Extract to read:
In a piece titled Porn’s Distortions on the ABC 7.30 Report of June 4 2015, it was claimed that the sexual expectations of the young are being unrealistically shaped by the pornography they view, and that there is no education available that presents them with a perspective other than that of the stereotype of male as entitled aggressor, and female as submissive.
It goes without saying that the discussion was confined to heterosexual relations, but I’ll say it anyway.
I’ll also say that the moral and religious alternative of no sex without love (or “romance”) is a load of codswallop as well. Show me a romance in which a woman is not ultimately required to be just as submissive as she is in mainstream porn, albeit in different ways. Consensual and satisfying sex is perfectly possibly without intense emotional involvement, and to claim that it isn’t is, in its own way, just as distorting as the model provided by stereotypical porn.
Young women are apparently feeling overwhelming pressure to perform sex as their young male partners, educated by porn, want it performed, and this can include the demand for sexual acts young women do not want and do not enjoy, but feel obliged to comply with if they want a boyfriend.
What struck me most forcibly about the role of pornography in this impoverished notion of sexuality is that it is a symptom, not a cause, and what it is a symptom of is the entitlement some human beings feel they have to use and abuse the bodies of other human beings for their own gratification. This profound dysfunction expresses itself most notoriously in the entitlement many men feel they have to use the bodies of women, for sex, as punching bags, as objects of ownership and in other indignities major and minor that we read of every day in domestic violence reports and most starkly, in the murders of two women each week at the hands of men.
I am not conflating the pornographically tainted sexual expectations of the young with the slaughter of women by murderous men, but I am pointing out the sense of entitlement to a woman’s body, her mental and emotional attentions, and the demand for her compliance that underlies both situations, and all the situations on the continuum.
I believe this is often referred to as “rape culture.” I prefer to think of it as “entitlement culture.”

Dataset content:
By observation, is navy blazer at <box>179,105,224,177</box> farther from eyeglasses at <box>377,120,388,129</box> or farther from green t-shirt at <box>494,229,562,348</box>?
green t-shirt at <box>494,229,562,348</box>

Task A:
In the commentary on pornography and entitlement, what term does the writer prefer to use instead of "rape culture"?
Task B:
Continue the commentary on pornography and entitlement, starting after its final sentence.

Exercise response A:
Entitlement culture.

Exercise response B:
Nor do I have any objection to pornography when viewed by consenting adults, but as a sex education tool I fear it has little going for it. On our honeymoon, my beloved late husband took me on a visit to a movie house in San Francisco famous for its porn screenings, just for the hell of it, and after the first half hour I was bored witless by the unrelenting pneumatic drilling and the fake ecstasy the women on-screen displayed at being drilled. The thought of the young being offered such scenes as modelling for an enjoyable sexual experience is, I admit, disturbing.
I don’t know how we are going to overthrow or subvert a culture in which male entitlement to women’s bodies, hearts, and minds is so profoundly entrenched as to be normalised, and goes largely unremarked. This entitlement is the root of the problem, stereotypical porn that enacts that entitlement merely a branch.
I want girls to be able to say to boys who demand sexual acts or any other performance a girl does not wish to engage in, piss off, I’m not doing that, and then to grow into women who can say the same thing.
A sense of entitlement does not allow for the acknowledgement of another’s humanity. A sense of entitlement breeds the perception of another as a means to an end, as less than human, as an object of gratification. The age of entitlement is far from over in heterosexual relations, and it serves nobody well, least of all the young.
Porn is not distorting anything. Stereotypical porn accurately reflects the prevailing cultural attitude of entitlement to women’s bodies. Anti-porn campaigners have got it the wrong way round. Abolishing porn, or restricting access to it will not change a thing. The problem runs far deeper, is far more confronting, and far more frightening. It’s that of human beings believing they are entitled to the use of another as a means to an end, and acting on that belief.